Overall, the use of blockchain technology in the carbon credits market has the potential to increase transparency, accountability and trust in the system, making it more difficult for fraud to occur.

There are a few companies that are already using blockchain technology in the carbon credits market to address fraud and improve transparency. Here are some examples:

  • Veridium employs blockchain technology to track carbon offsets and ensure their legitimacy. The company’s platform, called the VERDE ledger, allows carbon offset projects to be registered and verified on the blockchain. The VERDE ledger also enables the creation and trading of carbon credits, providing greater transparency and traceability.
  • ClimateTrade uses blockchain technology to certify and trade carbon credits. The platform’s blockchain-based registry allows users to track the ownership and history of carbon credits, making it more difficult for fraud to occur. ClimateTrade also uses smart contracts to automate the verification and issuance of carbon credits.
  • Poseidon tracks carbon credits and enables individuals and organizations to offset their carbon footprint using blockchain. The company’s platform, called the OCEAN token, uses blockchain to verify the legitimacy of carbon credits and provide transparent reporting on the carbon offsetting process. 

While the use of blockchain technology in the carbon credits market is still in its early stages, these examples demonstrate that some companies already are using blockchain technology to address fraud, increase transparency, and improve the security of their carbon transactions. Using blockchain technology for commercial contracts, in some instances, may be expensive and somewhat burdensome.

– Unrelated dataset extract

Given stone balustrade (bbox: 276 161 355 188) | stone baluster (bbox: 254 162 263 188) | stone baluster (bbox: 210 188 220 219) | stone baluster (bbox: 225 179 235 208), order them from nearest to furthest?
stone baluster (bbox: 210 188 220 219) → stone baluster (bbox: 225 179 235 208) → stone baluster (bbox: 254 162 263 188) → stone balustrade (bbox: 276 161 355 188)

However, given the relatively young nature of the carbon markets, the intangible nature of the credits/offsets, the difficulty in having purchasers verify aspects of the underlying circumstances generating the credit/offset and the perceived history of fraud in the market, we expect that, as the market continues to evolve, U.S. companies participating in the voluntary carbon markets to further their ESG and energy transition goals may well find such costs warranted and may be able to manage these costs effectively to mitigate against these risks of fraud, manipulation and abuse.